DATE:
06/12/2007
Neon Black
Two Belarusian comrades visited Next To Nowhere last night, to show an Indymedia video of the mass protests in Minsk last year, and to discuss how west European activism compares to that of the former eastern bloc.
The video contained footage from the abortive 'denim revolution' of March 2006, which followed the re-election of Russia-leaning president Alexander Lukashenko, over his US and EU-backed rival Alexander Milinkievic. As the Bush administration alleged voting irregularities (pot, kettle, black), a large group of protesters set up a tent city in the October Square, in an echo of what had happened during Ukraine's 'Orange revolution'. However, there was to be no victory for Washington here, because massive police repression was able to overcome the protests, which seemed to lack the working class base of their Kiev equivalents.
The comrades explained that though they did not support Milinkievic, they were active in the protests against Lukashenko's government, seeing them as an opportunity to spread their ideas. Indeed, the videos showed quite a few red and black flags amongst the blue of Milinkievic. The male comrade was imprisoned for taking part.

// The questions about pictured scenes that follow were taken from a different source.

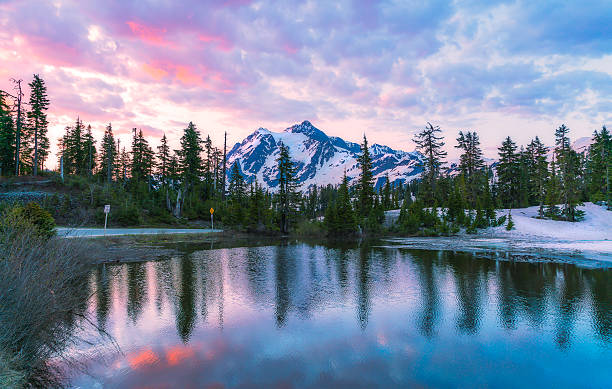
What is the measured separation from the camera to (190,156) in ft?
204

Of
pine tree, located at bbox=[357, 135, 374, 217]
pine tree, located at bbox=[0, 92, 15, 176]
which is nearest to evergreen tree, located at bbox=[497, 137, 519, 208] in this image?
pine tree, located at bbox=[357, 135, 374, 217]

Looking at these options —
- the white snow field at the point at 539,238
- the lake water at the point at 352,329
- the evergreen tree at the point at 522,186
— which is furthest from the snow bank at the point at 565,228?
the lake water at the point at 352,329

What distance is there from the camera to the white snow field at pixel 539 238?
97.9 feet

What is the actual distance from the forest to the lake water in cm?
3241

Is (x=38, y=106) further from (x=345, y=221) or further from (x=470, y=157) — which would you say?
(x=470, y=157)

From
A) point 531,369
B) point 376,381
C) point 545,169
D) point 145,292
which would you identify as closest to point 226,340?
point 376,381

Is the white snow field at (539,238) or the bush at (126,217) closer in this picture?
the white snow field at (539,238)

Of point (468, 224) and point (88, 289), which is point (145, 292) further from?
point (468, 224)

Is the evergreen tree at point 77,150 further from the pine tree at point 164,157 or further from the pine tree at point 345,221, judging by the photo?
the pine tree at point 345,221

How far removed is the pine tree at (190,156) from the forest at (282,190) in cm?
19

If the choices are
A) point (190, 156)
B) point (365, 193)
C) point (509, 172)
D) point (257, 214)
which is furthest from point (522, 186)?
point (190, 156)

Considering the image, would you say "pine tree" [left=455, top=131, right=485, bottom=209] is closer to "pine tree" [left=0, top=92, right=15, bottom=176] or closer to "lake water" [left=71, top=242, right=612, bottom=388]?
"lake water" [left=71, top=242, right=612, bottom=388]

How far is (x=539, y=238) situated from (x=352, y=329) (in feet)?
127

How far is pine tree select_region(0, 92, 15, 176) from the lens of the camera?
55531 mm
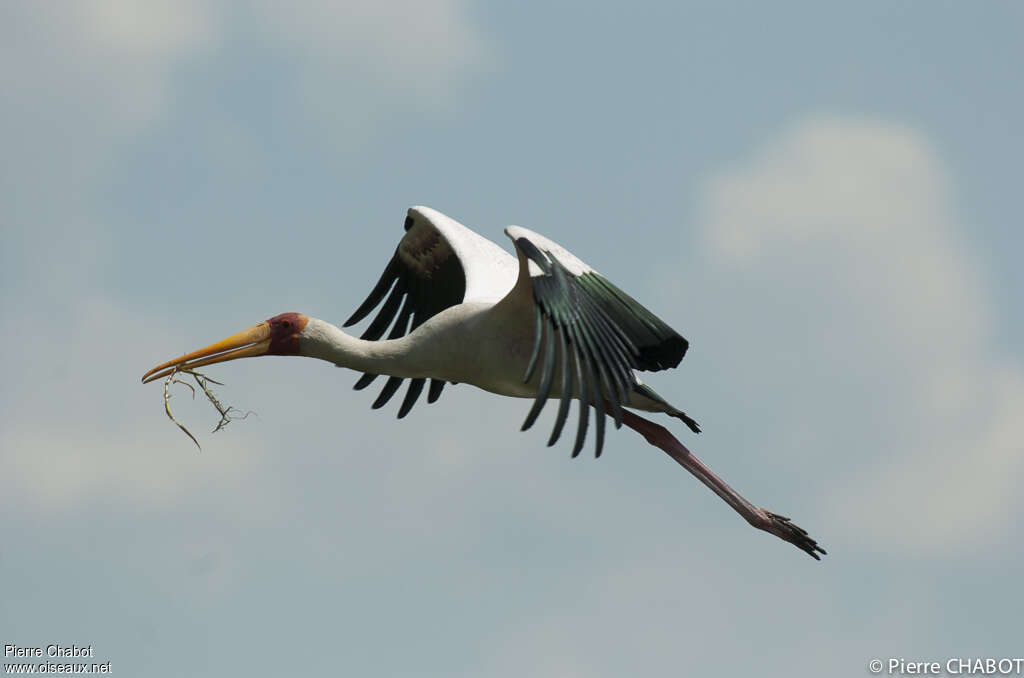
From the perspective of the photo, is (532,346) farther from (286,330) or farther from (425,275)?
(425,275)

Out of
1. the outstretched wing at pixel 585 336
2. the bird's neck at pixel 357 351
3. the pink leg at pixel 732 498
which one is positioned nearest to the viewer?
the outstretched wing at pixel 585 336

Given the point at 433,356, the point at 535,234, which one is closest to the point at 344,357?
the point at 433,356

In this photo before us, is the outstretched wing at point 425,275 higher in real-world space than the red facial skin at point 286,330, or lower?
higher

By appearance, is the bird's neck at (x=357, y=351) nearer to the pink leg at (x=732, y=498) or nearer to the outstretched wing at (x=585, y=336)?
the outstretched wing at (x=585, y=336)

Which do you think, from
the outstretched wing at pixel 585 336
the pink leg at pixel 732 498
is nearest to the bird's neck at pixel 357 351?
the outstretched wing at pixel 585 336

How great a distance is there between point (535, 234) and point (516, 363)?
92 centimetres

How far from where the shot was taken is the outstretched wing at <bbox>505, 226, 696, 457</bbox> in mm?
10594

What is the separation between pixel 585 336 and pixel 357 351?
6.85ft

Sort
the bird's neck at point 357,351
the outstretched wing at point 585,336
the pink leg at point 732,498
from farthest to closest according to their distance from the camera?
the pink leg at point 732,498 < the bird's neck at point 357,351 < the outstretched wing at point 585,336

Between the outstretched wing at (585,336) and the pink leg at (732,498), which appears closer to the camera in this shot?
the outstretched wing at (585,336)

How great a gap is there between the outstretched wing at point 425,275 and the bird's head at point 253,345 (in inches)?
54.7

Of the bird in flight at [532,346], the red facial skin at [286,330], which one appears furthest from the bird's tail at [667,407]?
the red facial skin at [286,330]

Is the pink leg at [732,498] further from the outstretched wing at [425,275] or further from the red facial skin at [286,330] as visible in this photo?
the red facial skin at [286,330]

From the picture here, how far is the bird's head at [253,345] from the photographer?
40.4 feet
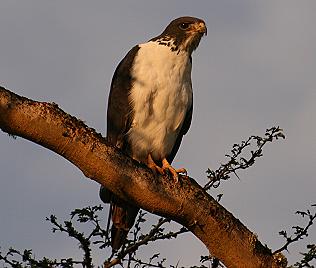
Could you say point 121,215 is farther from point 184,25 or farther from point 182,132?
point 184,25

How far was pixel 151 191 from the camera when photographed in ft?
13.3

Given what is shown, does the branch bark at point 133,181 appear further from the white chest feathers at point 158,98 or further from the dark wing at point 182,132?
the dark wing at point 182,132

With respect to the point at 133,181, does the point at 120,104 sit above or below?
above

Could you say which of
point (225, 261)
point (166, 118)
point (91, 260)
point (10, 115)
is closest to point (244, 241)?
point (225, 261)

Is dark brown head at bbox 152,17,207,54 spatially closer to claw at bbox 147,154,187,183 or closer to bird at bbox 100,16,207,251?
bird at bbox 100,16,207,251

Radical activism and anarchism seems to be in its infancy in Belarus. The female comrade remarked how there are no social centres in her land, because activists are frequently targeted by the state. Radicalism in Belarus was strangled in the Soviet Union, and Lukashenko has kept much of the Stalinist apparatus, not even bothering to rename the KGB! However, the neoliberal 'shock therapy' which is increasingly attacking the living standards of working people will inevitably provoke resistance in years to come. For example, on 1st January 2008, Lukashenko will bring in benefit cuts the like of which Gordon Brown probably only dreams of.
Students, pensioners and 'veterans of labour' are currently entitled to half-price fares on public transport. Children under three years old get free medical care. Former inmates of German WW2 concentration camps are given free medical and dental treatment and free public transport. Victims of the 1980s Chernobyl nuclear plant disaster, which affected Belarus more than any other of the then republics in the USSR, have free medical care, 50% lower rents and cheap housing credit. Military and police personnel got free medical attention and annual holidays. In four weeks' time, the only section of Belarusian society to keep their benefits will be parliamentary deputies!
The enormity of our global task struck me during this meeting. The generations of working class people in Britain, the US and western Europe who won social gains from their ruling classes are becoming less active and dying off. Those who survive are mostly tied to the trade union bureaucracy that Thatcher's children know little of and (rightly) trust even less. Like our young comrades from Belarus, anarchists in the UK have some theory, but have experienced nothing except defeat at the hands of the state and its hangers-on.
Of course reinventing the world is not an easy task to set yourself, and it is by necessity a step into the dark. But in this age of instant global communication we will learn together, and that is something we went part of the way towards doing last night.
Many thanks to our guests for coming to Liverpool, and providing us with a fascinating evening!